Regular blackouts mean more South Africans are buying Crosby Menzies’ solar products such as his portable parabolic cooker which looks like a TV satellite dish and works like a magnifying glass in reverse.
Menzies started a solar energy company in his Johannesburg backyard 10 years ago when, he told VoiceOfAmerica, a power generation crisis in South Africa was unimaginable.
These days, electricity blackouts are common as South Africa’s power monopoly, Eskom, deals with the consequences of failing to maintain important infrastructure for the past 20 years, according to VOA. South Africa is heading into winter and demand is spiking for alternative energy sources.
Menzies claims his solar oven can cook an average meal in 20 minutes and reduce cooking energy needs by 80 percent.
His company, SunFire Solutions, also sells a miniature array of photovoltaic solar panels that charge a small battery when left in the sun. His solar lantern-phone charger combination can charge tablets and smart phones.
Harnessing the sun’s power makes sense in a sun-blessed country, Menzies told VOA. He estimates Eskom electricity bills have gone up 350 percent. “We’ve gone from the cheapest energy in the world in 2008 to now having one of the most expensive,” he told VOA.
Eskom generates almost all the electricity in South Africa, and nearly half that produced in the whole sub-Saharan region.
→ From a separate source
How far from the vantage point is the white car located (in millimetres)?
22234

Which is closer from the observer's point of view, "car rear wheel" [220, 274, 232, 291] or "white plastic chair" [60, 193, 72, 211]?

The utility is the largest producer of electricity in Africa, among the top seven in the world for generation capacity and among the top nine in sales. It operates the only nuclear power plant in Africa.
So what’s Eskom‘s problem? Its problems are financial and operational, an energy sector analyst told IndependentOnline. There is no quick fix for the rolling blackouts, Eskom’s financial issues and its maintenance backlog, so South Africans will have to learn to live with it, said Chris Yelland.
Menzies predicts the market will provide. As South Africa’s electricity problems worsen, residents will invest in solar energy, and solar will become cheaper, he told VOA.